I dati statistici dimostrerebbero come il mito dell’omertà nel Sud sia falso. In Basilicata, per esempio, la percentuale di autori di reato identificati, quindi beccati, è superiore a quella della Lombardia e della media nazionale.

Se reagisci a situazioni di illegalità, di malaffare e puniscono te anziché i malfattori, tutti gli altri avranno paura di fare la tua stessa fine. Se i politici e i funzionari corrotti la fanno franca è facile che i dipendenti dell’ente interessato dalle indagini stiano zitti per paura di ritorsioni. Tacere diventa una scelta razionale, valutata in base ai pericoli oggettivi in una determinata situazione. L’omertà è un comportamento imposto con la forza e con la paura. E sotto molti aspetti si presenta come un atteggiamento di legittima difesa. Con questo non si vuole giustificare chi non reagisce e non denuncia il malaffare: parlare è un atto di civiltà e tuttavia è un atto di coraggio. E chi non ha coraggio deve essere incoraggiato dal comportamento delle istituzioni.

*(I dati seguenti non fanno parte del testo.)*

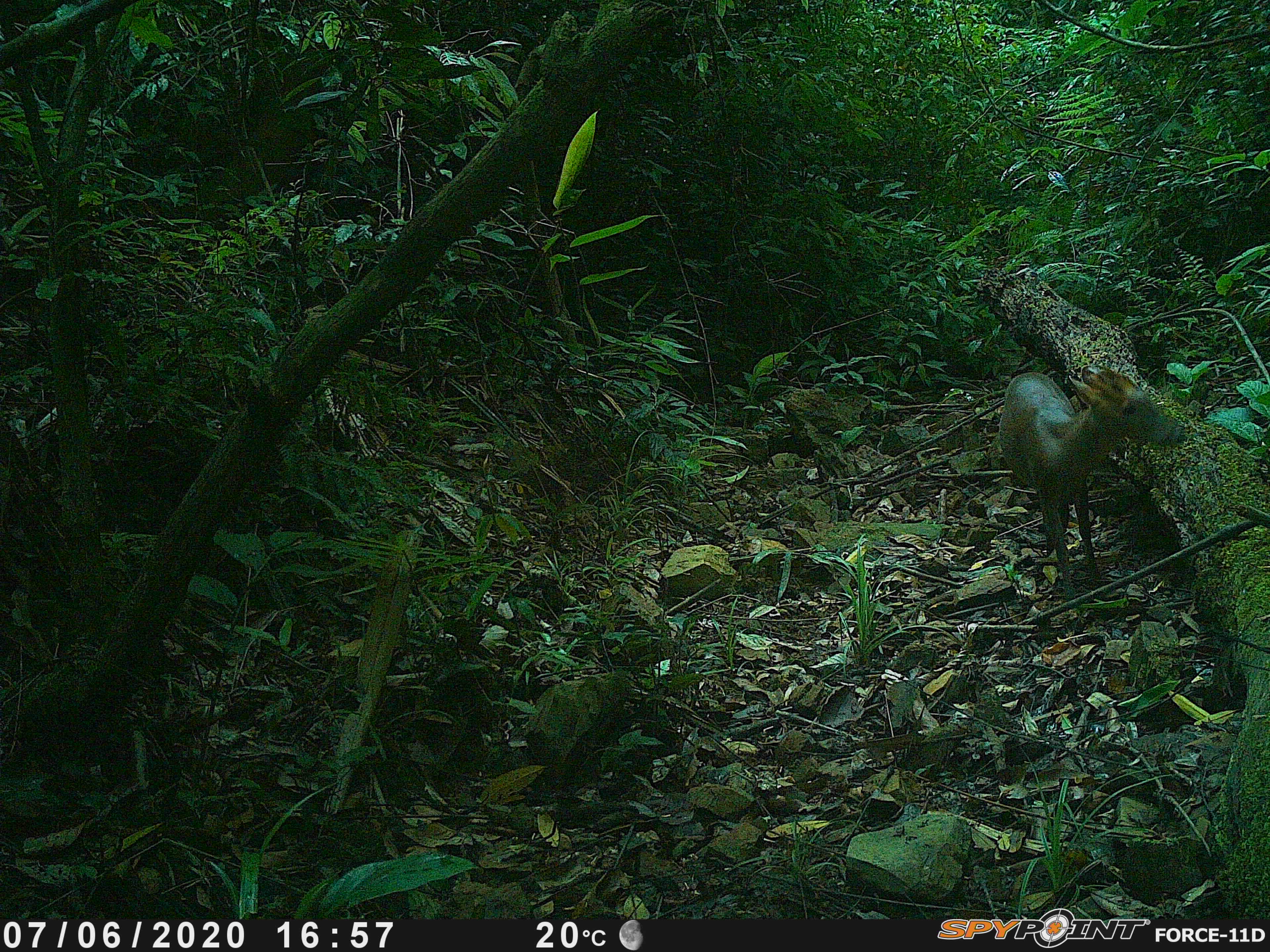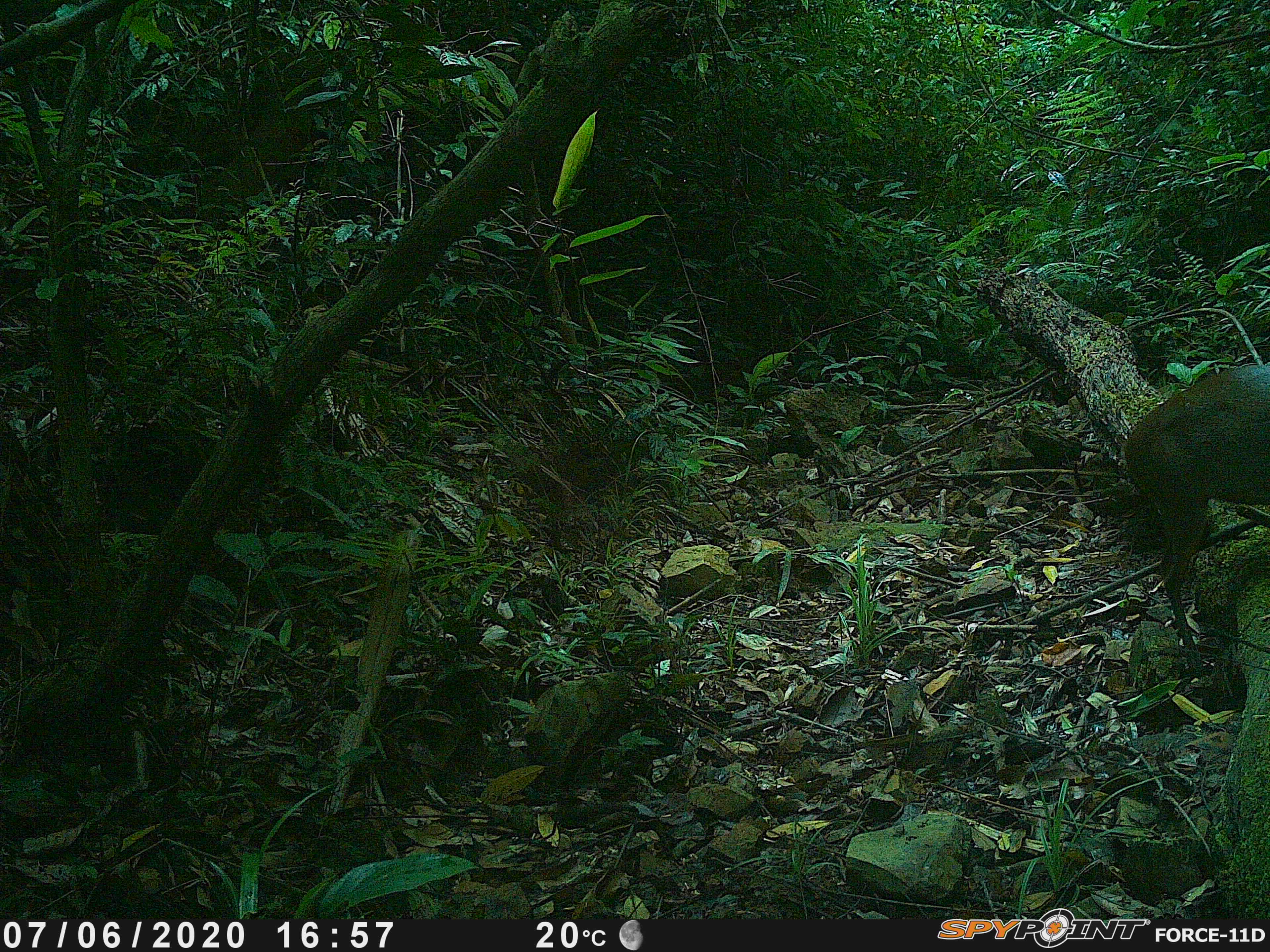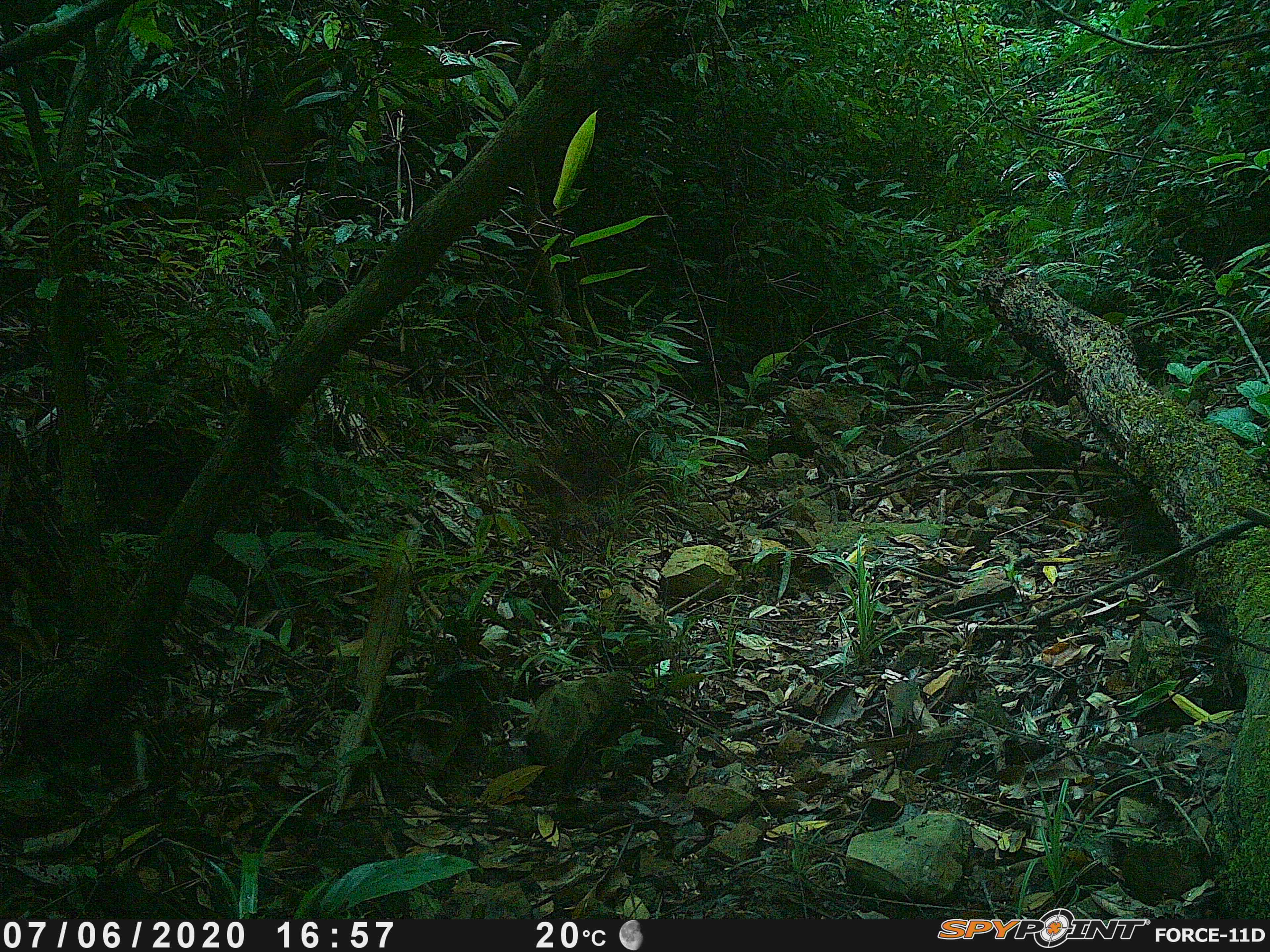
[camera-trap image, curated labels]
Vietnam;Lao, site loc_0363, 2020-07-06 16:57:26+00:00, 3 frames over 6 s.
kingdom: Animalia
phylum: Chordata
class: Mammalia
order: Artiodactyla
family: Cervidae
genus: Muntiacus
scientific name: Muntiacus rooseveltorum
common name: roosevelt's muntjac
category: roosevelts muntjac group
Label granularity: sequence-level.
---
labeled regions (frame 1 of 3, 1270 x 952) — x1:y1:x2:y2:
roosevelts muntjac group: 997:363:1187:600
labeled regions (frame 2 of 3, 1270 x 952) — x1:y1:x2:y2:
roosevelts muntjac group: 1121:362:1270:676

Certo, esiste un’omertà che potremmo definire “silenzio di condivisione o di convenienza”, ma questa è un’altra storia e coinvolge chi nei sistemi criminali ottiene vantaggi, compiacenze, senza tuttavia esserne parte attiva.

Da giornalisti abbiamo esperienza diretta di situazioni in cui il cittadino pur essendo a conoscenza di episodi di illegalità, o avendoli vissuti personalmente da vittima, tace per paura, ma anche per difendere se stesso da probabili ritorsioni. L’operaio costretto a restituire una parte del salario al suo datore di lavoro tace e subisce per non perdere il posto. L’impresa onesta esclusa ingiustamente dall’appalto tace e subisce per non pregiudicarsi altre opportunità. Il commerciante onesto costretto a pagare il pizzo tace e subisce per evitare gravi ritorsioni. E potremmo continuare a lungo. Il problema, almeno in gran parte, è nella risposta delle istituzioni ai cittadini: omertosi non si nasce, si diventa.

Dunque occorrerebbero più civismo, più coraggio e meno pregiudizi. Insieme a istituzioni più affidabili, a una politica più autentica e credibile. La criminalità economica andrebbe combattuta con maggiore energia, la devianza del potere politico e l’illegalità nella pubblica amministrazione andrebbero perseguite con maggiore determinazione. Perché è su questo terreno che prevale “il silenzio di condivisione”. Si ha più coraggio nel denunciare un furto, un omicidio, un estorsore e meno coraggio nel denunciare un corrotto, un concusso, un ricatto economico.

Ma c’è un altro aspetto che va considerato in questa riflessione: la risposta della macchina giudiziaria al cittadino che denuncia. Soldi, processi, lungaggini, ostacoli di diversa natura e in fine il rischio di passare da parte offesa a imputato. Le vie crucis nei tribunali non aiutano chi avrebbe il coraggio e il senso civico di parlare e denunciare.